As always, please followup to pace-support@oit.gatech.edu with any problems you may see, ideally with the pace-support.sh script discussed here: http://pace.gatech.edu/support.

October 16, 2012

Maintenance Day (October 16, 2012)

Filed under: tech support — Semir Sarajlic @ 12:28 pm

PACE Maintenance Day is underway.
All compute nodes are off, and all login nodes should be inaccessible.

October 11, 2012

campus network maintenance

Filed under: tech support — admin @ 2:03 pm

The Network team will be performing some scheduled maintenance this Saturday morning.  This may impact connectivity between your workstations/laptops/home, but should not affect  jobs running within PACE.  However, if your job requires access to network services outside of the PACE cluster (e.g. a remote license server), this maintenance may affect your jobs.

For further information please see the maintenance announcement on status.oit.gatech.edu.

October 10, 2012

Check the status of queue(s) using “pace-check-queue”

Filed under: tech support — Semir Sarajlic @ 4:49 pm

Dear PACE Users,

We have a new tool to announce. If you would like to check the status of any PACE queue, you can now run:

pace-check-queue <queuename>

substituting the queuename with  the name of the queue you would like to check.
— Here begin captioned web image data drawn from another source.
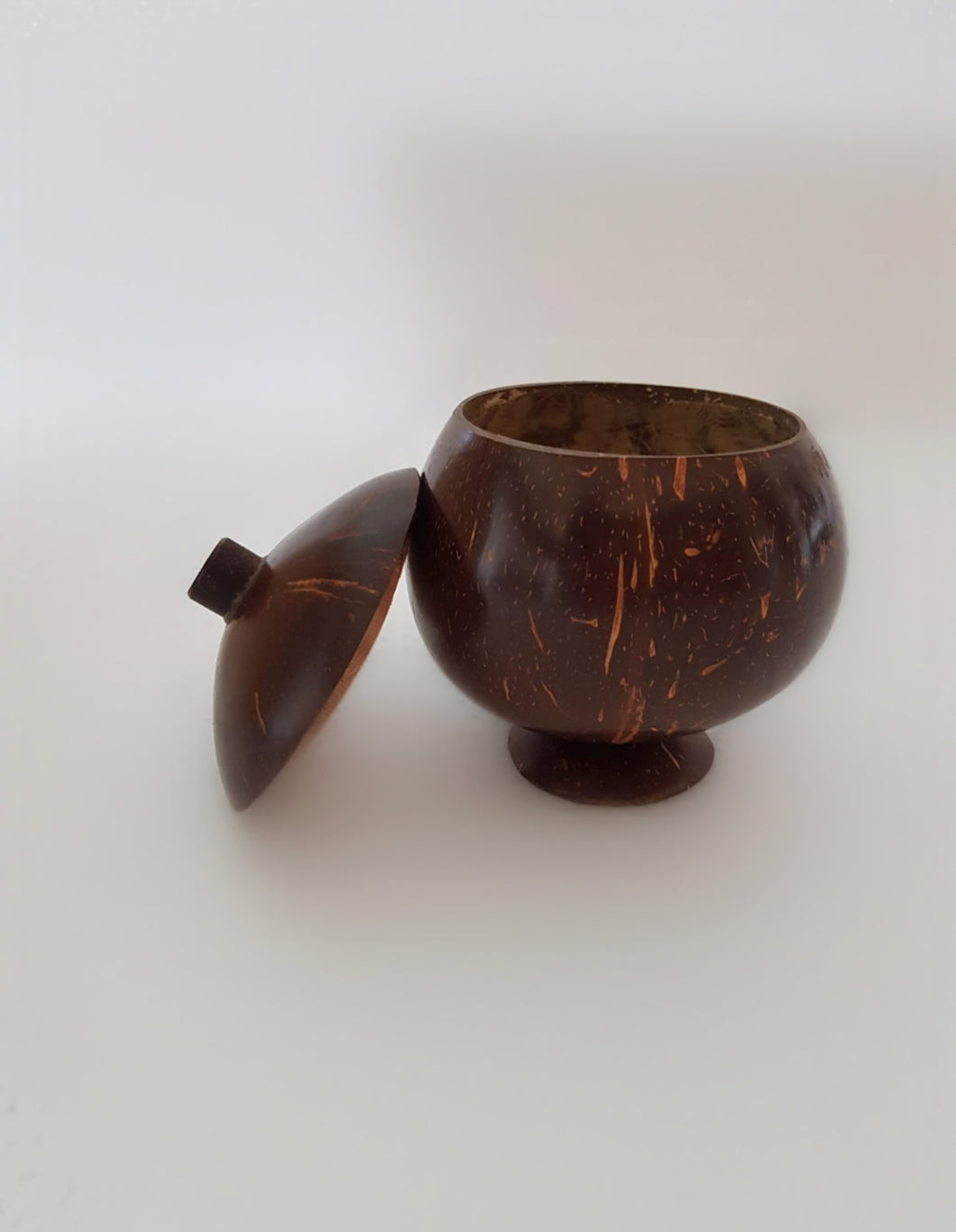 A hand polished coconut bowl with a lid.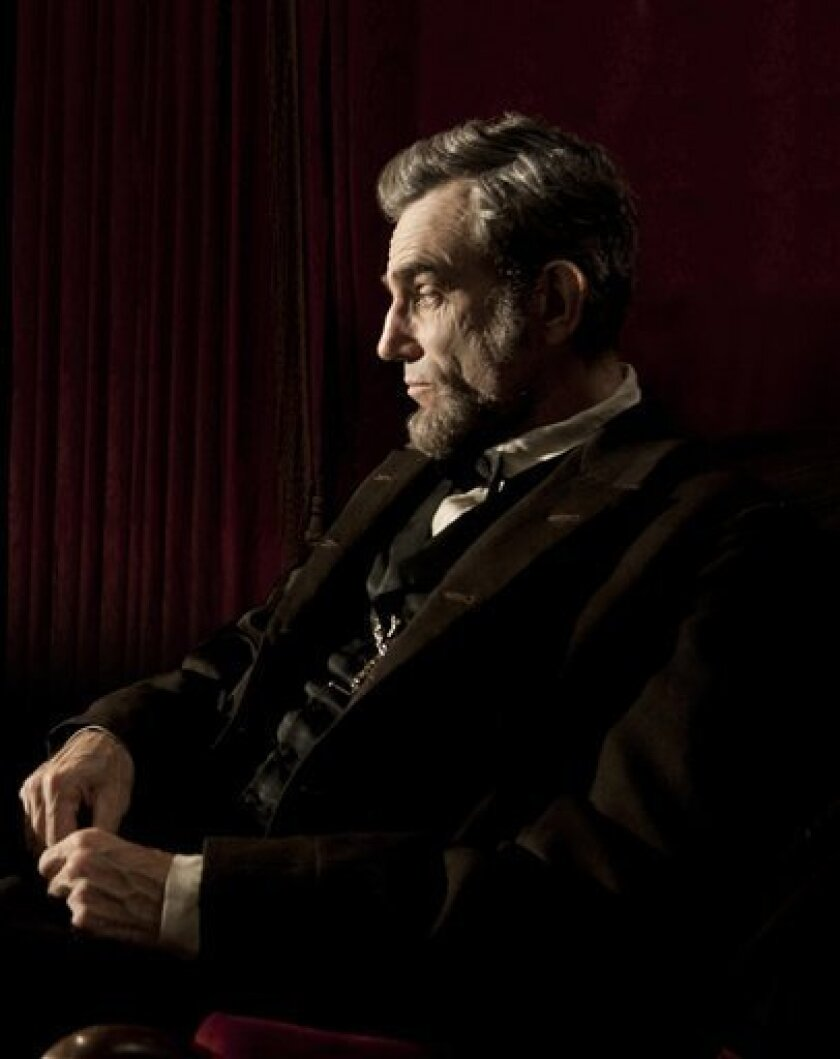 """This publicity film image released by Walt Disney Pictures shows Daniel Day-Lewis portraying Abraham Lincoln in the film """"Lincoln.""""  The film, directed by Steven Spielberg, opens in limited release Nov. 9 and nationwide Nov. 16, just after the U.S. presidential election. (AP Photo/Disney-DreamWorks"""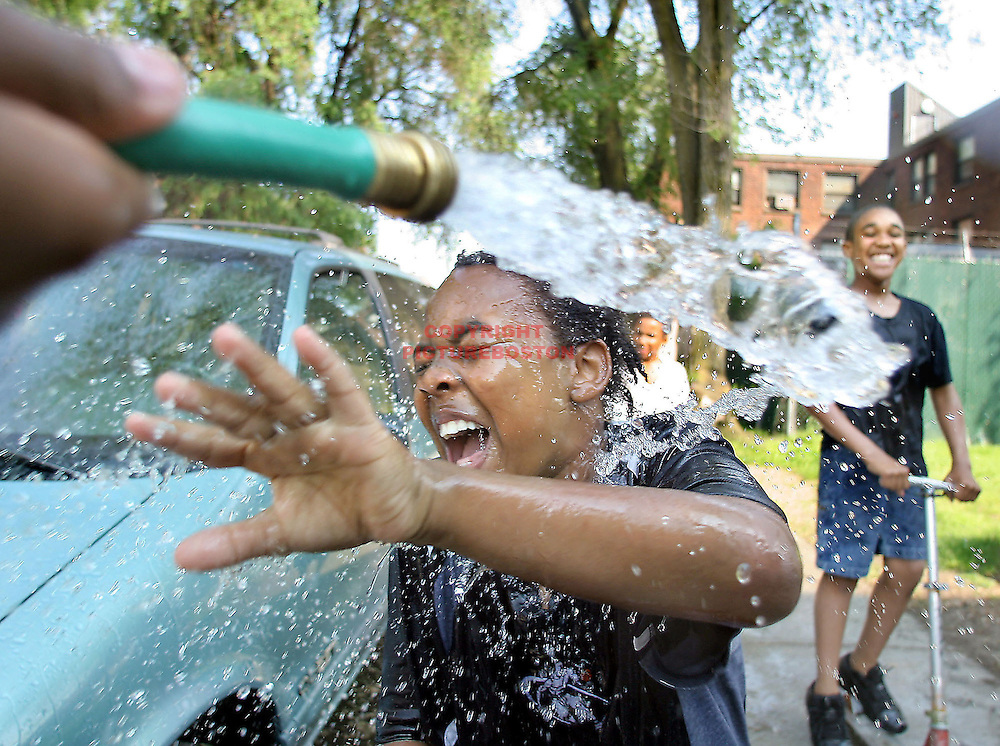 Hot weather weekend comes to an end....but not before 10 yr old Tracy Owens gets splashed by a friend's hose on Rev Burke st in Southie.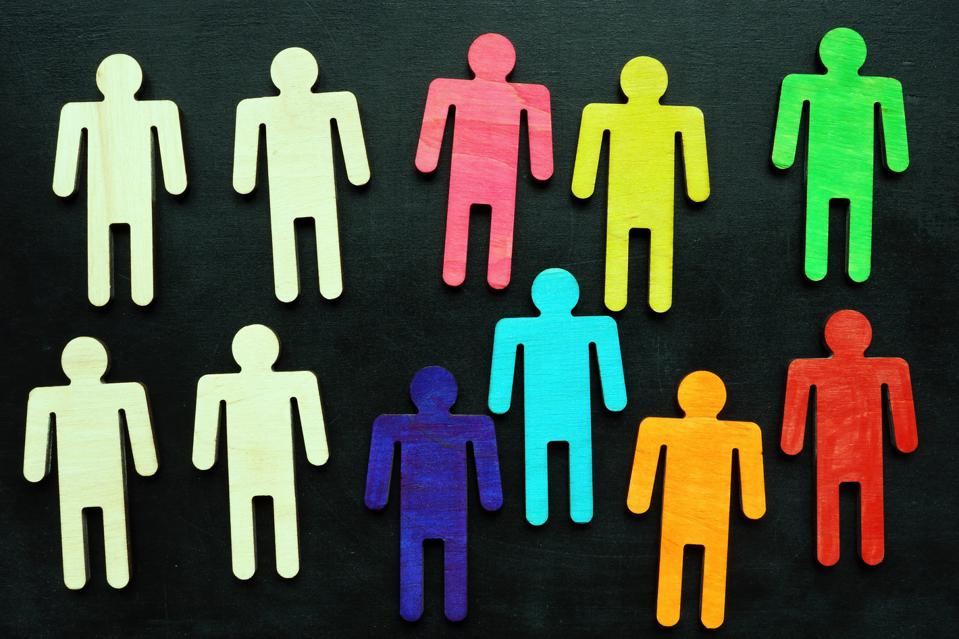 Equality and diversity concept. Multi-colored figurines on a blackboard.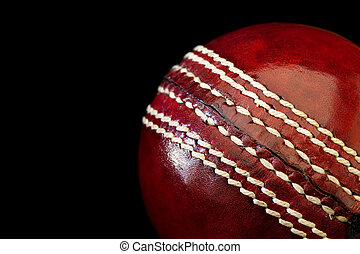 Cricket Ball - Cricket ball in close-up, over black...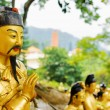 Closeup view of Golden Buddha statue on background of a red pago — Stock Photo #69973793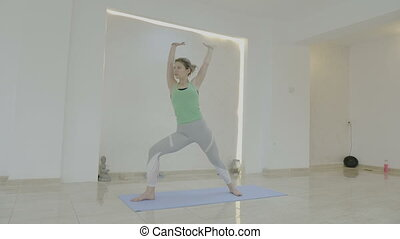 Slim fit beautiful blonde woman practicing medium and advanced difficulty yoga poses inside a bright studio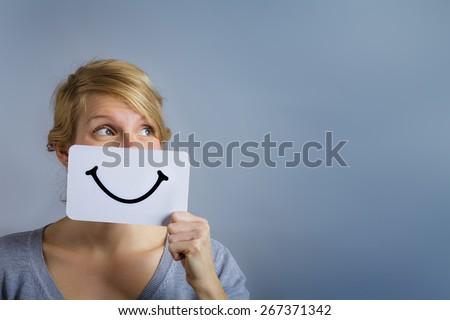 Happy Portrait of a Woman Holding a Smiling Mood Board - stock photo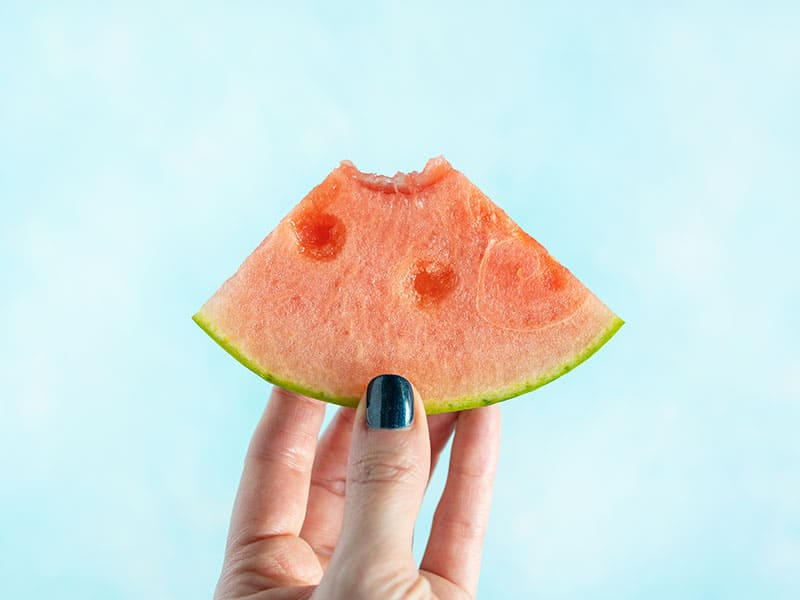 A hand holding a watermelon wedge with one bite taken out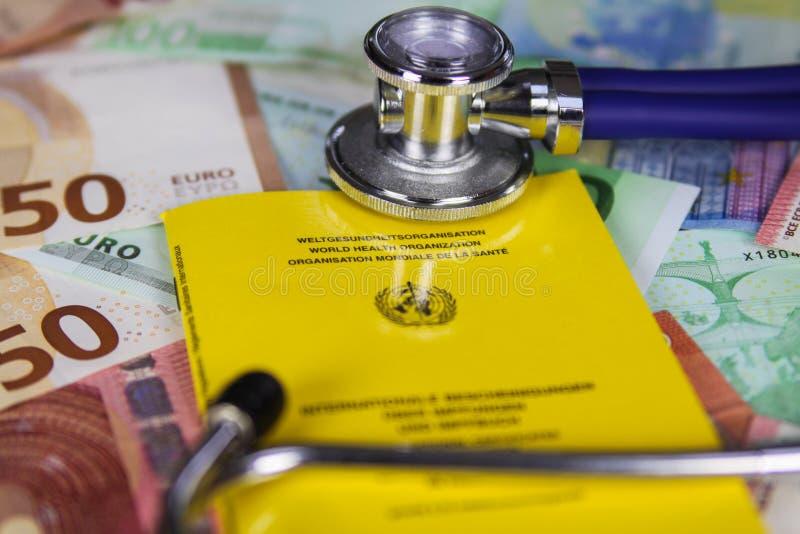 Concetto medico di costo di vaccinazione - stetoscopio e certificato di vaccinazione internazionale giallo sulle euro banconote d fotografie stock libere da diritti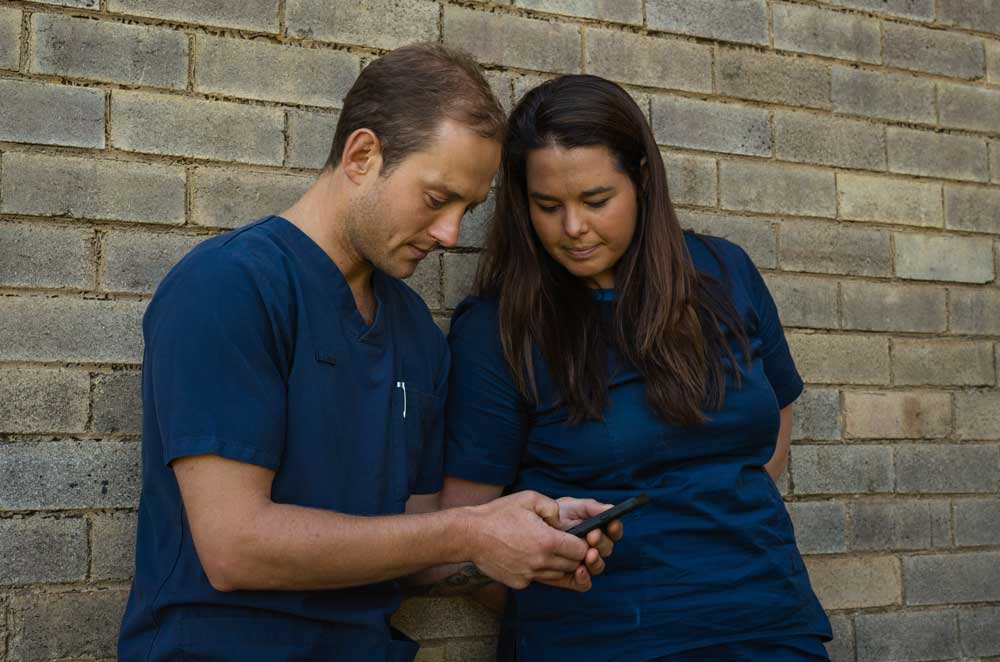 Male and female nurse looking at a phone application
This tool has a column, which tells you whether a node is accepting jobs or not, including a human readable explanation. This tool provides, at one glance, the following information:

* Which nodes are included in the queue

* Which nodes accept jobs and which don’t (and if they don’t, why)

* How may cores and how much memory each node has, and what percent of them are being used

* Overall usage (CPU/Memory) levels for the entire queue.

(This information is refreshed every half an hour)

We had recently announced a new tool, pace-stat, to check the status of your queues. These tools complement each other, so feel free to use both. Please report any down/problem nodes that you see in the list to pace-support@oit.gatech.edu.

Hope these new tools will provide you with a better HPC environment. Happy computing!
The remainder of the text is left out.